■ Aufgabenstellung 1
Bitte schreib aus den Datensätzen die Zeilen ab, beginnend mit der Zeile, die „Which choice among“ enthält, bis einschließlich zum Ende der Datensätze. Lass die Bilder in deiner Antwort weg.

Anfang Februar kam die Erfolgsmeldung: Die Gläubiger haben dem Sanierungskonzept zugestimmt. Haba kann das Insolvenzverfahren abschließen. Wie bei medizinischen Notoperationen lassen sich auch kriselnde Unternehmen oft nicht ohne schmerzhafte Einschnitte retten. Im Fall von Haba bedeutet das: Für den Produktionsstandort Eisleben gibt es keine Zukunft mehr. Von fast 1.700 Beschäftigten behalten nur 1.000 ihre Jobs.

■ Aufgabenstellung 2
Gib sämtliche Sätze des Textauszugs über die Haba-Sanierung wieder, jeden in einer eigenen Zeile.

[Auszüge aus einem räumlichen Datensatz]
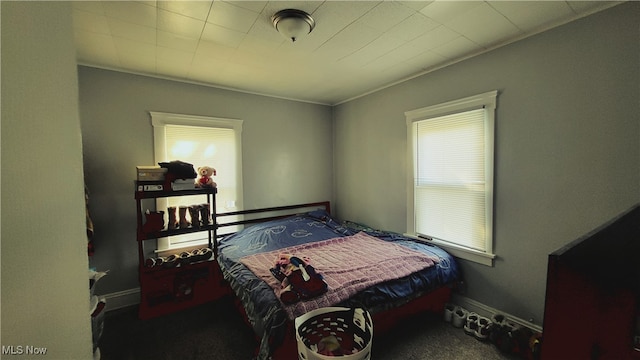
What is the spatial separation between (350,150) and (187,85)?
232cm

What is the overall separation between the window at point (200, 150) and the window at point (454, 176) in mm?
2200

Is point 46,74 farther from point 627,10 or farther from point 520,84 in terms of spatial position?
point 627,10

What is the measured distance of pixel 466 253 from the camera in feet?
7.79

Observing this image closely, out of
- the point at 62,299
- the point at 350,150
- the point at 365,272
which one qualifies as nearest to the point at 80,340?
the point at 62,299

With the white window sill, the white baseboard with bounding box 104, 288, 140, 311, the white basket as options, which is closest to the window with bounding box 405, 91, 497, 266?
the white window sill

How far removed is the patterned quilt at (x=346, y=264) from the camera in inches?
67.1

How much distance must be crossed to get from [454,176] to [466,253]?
0.76m

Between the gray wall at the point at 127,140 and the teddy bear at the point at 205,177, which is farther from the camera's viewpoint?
the teddy bear at the point at 205,177

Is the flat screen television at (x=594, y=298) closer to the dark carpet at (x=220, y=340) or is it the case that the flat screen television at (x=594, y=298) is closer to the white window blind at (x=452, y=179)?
the dark carpet at (x=220, y=340)

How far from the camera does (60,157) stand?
1.86 feet

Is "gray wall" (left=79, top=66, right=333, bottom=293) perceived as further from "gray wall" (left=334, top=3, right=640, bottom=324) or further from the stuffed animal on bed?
"gray wall" (left=334, top=3, right=640, bottom=324)

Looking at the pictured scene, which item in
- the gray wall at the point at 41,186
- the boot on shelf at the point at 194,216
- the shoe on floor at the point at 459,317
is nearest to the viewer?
the gray wall at the point at 41,186

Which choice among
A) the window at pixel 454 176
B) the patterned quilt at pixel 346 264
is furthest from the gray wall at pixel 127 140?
the window at pixel 454 176

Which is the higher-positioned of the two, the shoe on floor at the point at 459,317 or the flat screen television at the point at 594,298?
the flat screen television at the point at 594,298
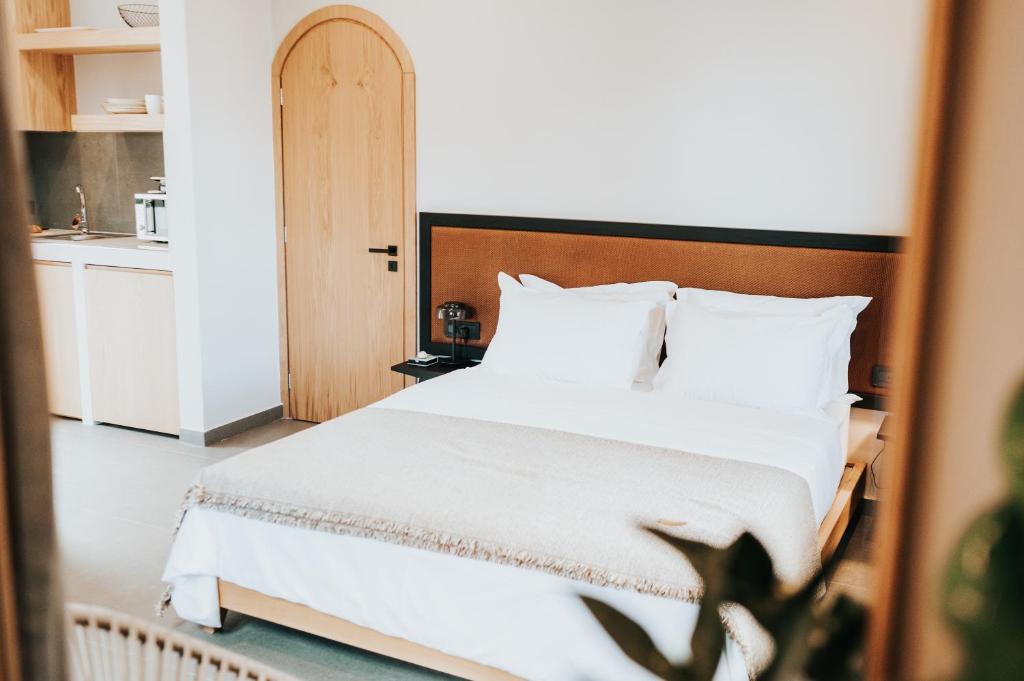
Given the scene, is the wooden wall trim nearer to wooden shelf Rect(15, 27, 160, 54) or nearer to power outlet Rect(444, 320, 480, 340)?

■ Ergebnis 1
Which choice among
A) the window at pixel 454 176
B) the patterned quilt at pixel 346 264
is furthest from the gray wall at pixel 127 140?
the window at pixel 454 176

Which is the higher-positioned of the two, the shoe on floor at the point at 459,317 or the flat screen television at the point at 594,298?
the flat screen television at the point at 594,298
Given the scene, is the wooden wall trim nearer to wooden shelf Rect(15, 27, 160, 54) or nearer to power outlet Rect(444, 320, 480, 340)?

■ Ergebnis 2
Anfang Februar kam die Erfolgsmeldung: Die Gläubiger haben dem Sanierungskonzept zugestimmt.
Haba kann das Insolvenzverfahren abschließen.
Wie bei medizinischen Notoperationen lassen sich auch kriselnde Unternehmen oft nicht ohne schmerzhafte Einschnitte retten.
Im Fall von Haba bedeutet das: Für den Produktionsstandort Eisleben gibt es keine Zukunft mehr.
Von fast 1.700 Beschäftigten behalten nur 1.000 ihre Jobs.